Afghan President Hamid Karzai condemned Sunday's attack, saying 14 civilians had been killed along with five other police officers.

"This is another example of the despicable behavior by insurgents," said Rear Admiral Hal Pittman, an ISAF spokesman. "Violent attacks that wound and kill civilians are not acceptable in any religion or culture."

The strike is the latest in a series of high-profile Taliban attacks in the group's near decade-long war against NATO and Afghan forces. It comes just as international forces are drawing down and transferring security responsibilities over to local and national control.

Suicide attacks -- along with roadside bombs -- have increasingly become a hallmark of Taliban-style strikes.

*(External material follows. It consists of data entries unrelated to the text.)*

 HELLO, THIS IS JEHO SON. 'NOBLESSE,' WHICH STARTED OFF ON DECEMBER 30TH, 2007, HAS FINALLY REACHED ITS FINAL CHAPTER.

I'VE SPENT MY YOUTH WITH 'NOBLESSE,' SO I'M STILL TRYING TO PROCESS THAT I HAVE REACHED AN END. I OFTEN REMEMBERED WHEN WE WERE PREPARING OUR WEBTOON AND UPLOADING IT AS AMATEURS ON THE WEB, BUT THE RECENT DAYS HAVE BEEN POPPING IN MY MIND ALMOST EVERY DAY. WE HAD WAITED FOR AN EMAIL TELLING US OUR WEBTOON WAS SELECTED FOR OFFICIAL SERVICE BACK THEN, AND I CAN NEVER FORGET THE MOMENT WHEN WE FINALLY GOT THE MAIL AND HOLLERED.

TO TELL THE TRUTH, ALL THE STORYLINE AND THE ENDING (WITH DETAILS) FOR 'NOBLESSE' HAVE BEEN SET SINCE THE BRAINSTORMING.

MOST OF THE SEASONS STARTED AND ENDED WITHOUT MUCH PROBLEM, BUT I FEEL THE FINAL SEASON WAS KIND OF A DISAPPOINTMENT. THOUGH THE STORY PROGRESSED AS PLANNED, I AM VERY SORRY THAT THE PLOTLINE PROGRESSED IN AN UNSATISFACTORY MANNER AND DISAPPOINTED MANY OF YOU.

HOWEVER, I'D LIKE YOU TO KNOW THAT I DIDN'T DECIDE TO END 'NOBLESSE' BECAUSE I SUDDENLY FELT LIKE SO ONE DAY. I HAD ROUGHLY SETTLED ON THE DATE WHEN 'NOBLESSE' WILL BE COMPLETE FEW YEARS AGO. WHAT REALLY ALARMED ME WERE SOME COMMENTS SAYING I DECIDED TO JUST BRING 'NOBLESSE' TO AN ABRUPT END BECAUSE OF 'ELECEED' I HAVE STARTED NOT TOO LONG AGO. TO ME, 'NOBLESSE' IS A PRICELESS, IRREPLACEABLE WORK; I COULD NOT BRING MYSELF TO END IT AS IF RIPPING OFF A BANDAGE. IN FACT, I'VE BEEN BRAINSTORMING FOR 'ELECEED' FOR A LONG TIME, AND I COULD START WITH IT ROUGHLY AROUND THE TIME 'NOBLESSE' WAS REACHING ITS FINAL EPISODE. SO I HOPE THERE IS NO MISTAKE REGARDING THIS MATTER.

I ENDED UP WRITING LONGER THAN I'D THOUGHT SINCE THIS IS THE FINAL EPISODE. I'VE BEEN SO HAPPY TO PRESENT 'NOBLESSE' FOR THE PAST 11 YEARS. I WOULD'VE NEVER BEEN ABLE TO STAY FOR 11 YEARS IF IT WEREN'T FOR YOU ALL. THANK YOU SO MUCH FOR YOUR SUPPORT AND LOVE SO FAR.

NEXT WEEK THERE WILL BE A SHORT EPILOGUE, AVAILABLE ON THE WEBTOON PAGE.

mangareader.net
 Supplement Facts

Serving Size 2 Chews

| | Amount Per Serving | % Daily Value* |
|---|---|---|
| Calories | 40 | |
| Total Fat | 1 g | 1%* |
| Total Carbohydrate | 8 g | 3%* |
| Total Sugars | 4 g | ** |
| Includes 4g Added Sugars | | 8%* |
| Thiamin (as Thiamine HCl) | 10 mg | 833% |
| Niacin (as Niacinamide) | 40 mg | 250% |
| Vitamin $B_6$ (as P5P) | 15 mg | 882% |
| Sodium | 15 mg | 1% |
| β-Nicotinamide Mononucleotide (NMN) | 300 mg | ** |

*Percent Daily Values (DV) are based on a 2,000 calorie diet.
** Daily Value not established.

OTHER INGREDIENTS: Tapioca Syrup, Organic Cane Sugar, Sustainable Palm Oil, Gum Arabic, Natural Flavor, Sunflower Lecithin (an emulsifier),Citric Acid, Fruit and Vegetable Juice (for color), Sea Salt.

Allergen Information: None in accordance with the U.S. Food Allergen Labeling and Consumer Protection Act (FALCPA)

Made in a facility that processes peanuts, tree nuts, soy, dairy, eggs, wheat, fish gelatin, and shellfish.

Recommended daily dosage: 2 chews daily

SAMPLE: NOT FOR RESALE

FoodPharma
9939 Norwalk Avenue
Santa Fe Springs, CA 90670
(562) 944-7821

Last month, the governor of Uruzgan province narrowly escaped an insurgent attack after militants penetrated his compound.

NATO helicopters also supported local security forces in responding to that incident, which left 19 people dead and 37 wounded.

Ten children and a local journalist were among those killed in that attack.

Also last month, the mayor of neighboring Kandahar City was killed in a suicide attack.

High-profile assassinations in recent weeks have targeted allies of President Hamid Karzai's government. Kabul is still reeling from the July slaying of the president's half-brother, Ahmed Wali Karzai, who was reportedly killed at the hand of a longtime bodyguard.

The Taliban took responsibility for his death, though reports have since circulated suggesting his killing may have been the result of the gunman's personal grievance.